Could you reproduce every one of the records below word for word, keeping all of their lines unchanged?

_ _ _

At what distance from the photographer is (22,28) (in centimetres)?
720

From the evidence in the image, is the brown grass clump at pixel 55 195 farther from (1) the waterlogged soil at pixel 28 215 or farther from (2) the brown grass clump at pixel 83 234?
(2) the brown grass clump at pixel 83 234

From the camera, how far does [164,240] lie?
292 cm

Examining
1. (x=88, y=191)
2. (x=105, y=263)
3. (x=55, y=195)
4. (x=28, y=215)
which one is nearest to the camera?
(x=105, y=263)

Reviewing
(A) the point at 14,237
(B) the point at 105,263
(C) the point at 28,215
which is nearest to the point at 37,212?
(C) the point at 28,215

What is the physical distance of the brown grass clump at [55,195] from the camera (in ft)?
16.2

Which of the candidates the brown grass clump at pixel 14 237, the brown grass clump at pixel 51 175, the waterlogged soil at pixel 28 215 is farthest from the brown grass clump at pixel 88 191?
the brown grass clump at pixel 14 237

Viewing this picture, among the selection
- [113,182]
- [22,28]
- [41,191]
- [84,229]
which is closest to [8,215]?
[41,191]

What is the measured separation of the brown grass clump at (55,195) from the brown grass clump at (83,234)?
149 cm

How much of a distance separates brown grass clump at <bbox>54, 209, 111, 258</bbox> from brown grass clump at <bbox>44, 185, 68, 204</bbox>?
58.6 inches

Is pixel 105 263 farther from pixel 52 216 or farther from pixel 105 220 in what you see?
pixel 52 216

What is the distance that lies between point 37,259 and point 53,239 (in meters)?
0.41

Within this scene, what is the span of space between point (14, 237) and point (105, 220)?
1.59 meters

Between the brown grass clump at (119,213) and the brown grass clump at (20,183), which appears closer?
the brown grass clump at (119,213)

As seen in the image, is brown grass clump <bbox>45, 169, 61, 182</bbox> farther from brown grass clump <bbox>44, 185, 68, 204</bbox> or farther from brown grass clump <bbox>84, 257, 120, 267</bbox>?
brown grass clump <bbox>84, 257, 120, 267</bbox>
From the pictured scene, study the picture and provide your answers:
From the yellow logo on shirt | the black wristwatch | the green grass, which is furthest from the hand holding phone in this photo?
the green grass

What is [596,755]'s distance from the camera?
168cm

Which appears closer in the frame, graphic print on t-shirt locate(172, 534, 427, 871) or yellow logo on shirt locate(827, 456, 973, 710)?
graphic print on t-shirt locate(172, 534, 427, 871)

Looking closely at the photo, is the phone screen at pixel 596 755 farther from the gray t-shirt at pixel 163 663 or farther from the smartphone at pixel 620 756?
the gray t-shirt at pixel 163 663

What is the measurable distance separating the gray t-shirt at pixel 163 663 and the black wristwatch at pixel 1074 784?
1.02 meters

_ _ _

The solution >>
At what distance from the photographer is (22,28) (in centimetres)?
720

From the evidence in the image, is the brown grass clump at pixel 55 195 farther from (1) the waterlogged soil at pixel 28 215 or farther from (2) the brown grass clump at pixel 83 234?
(2) the brown grass clump at pixel 83 234

From the camera, how far does [164,240] lie?
292 cm

Examining
1. (x=88, y=191)
2. (x=105, y=263)
3. (x=55, y=195)
4. (x=28, y=215)
which one is nearest to the camera?
(x=105, y=263)

Reviewing
(A) the point at 14,237
(B) the point at 105,263
(C) the point at 28,215
which is nearest to the point at 37,212?
(C) the point at 28,215

What is the physical distance of the brown grass clump at [55,195] from the camera (in ft)?
16.2

Which of the candidates the brown grass clump at pixel 14 237, the brown grass clump at pixel 51 175, the waterlogged soil at pixel 28 215 is farthest from the brown grass clump at pixel 88 191?
the brown grass clump at pixel 14 237

Viewing this picture, among the selection
- [113,182]
- [22,28]
- [41,191]
- [84,229]
which is closest to [8,215]?
[41,191]

What is the measured separation of the brown grass clump at (55,195) from the brown grass clump at (83,234)?
149 cm

How much of a distance separates brown grass clump at <bbox>54, 209, 111, 258</bbox> from brown grass clump at <bbox>44, 185, 68, 204</bbox>?
58.6 inches

Is pixel 105 263 farther from pixel 52 216 or farther from pixel 105 220 in what you see?
pixel 52 216

What is the distance that lies between point 37,259 and point 53,239 (in meters)?
0.41

Within this scene, what is the span of space between point (14, 237) and point (105, 220)?
1.59 meters

Between the brown grass clump at (119,213) and the brown grass clump at (20,183), which appears closer?
the brown grass clump at (119,213)

As seen in the image, is brown grass clump <bbox>45, 169, 61, 182</bbox> farther from brown grass clump <bbox>44, 185, 68, 204</bbox> or farther from brown grass clump <bbox>84, 257, 120, 267</bbox>?
brown grass clump <bbox>84, 257, 120, 267</bbox>
From the pictured scene, study the picture and provide your answers:
From the yellow logo on shirt | the black wristwatch | the green grass, which is furthest from the hand holding phone in this photo?
the green grass

What is [596,755]'s distance from the camera?
168cm

Which appears closer in the frame, graphic print on t-shirt locate(172, 534, 427, 871) or yellow logo on shirt locate(827, 456, 973, 710)?
graphic print on t-shirt locate(172, 534, 427, 871)

Looking closely at the photo, is the phone screen at pixel 596 755 farther from the gray t-shirt at pixel 163 663 or farther from the smartphone at pixel 620 756?
the gray t-shirt at pixel 163 663

What is the measurable distance separating the gray t-shirt at pixel 163 663 and the black wristwatch at pixel 1074 784?
1.02 meters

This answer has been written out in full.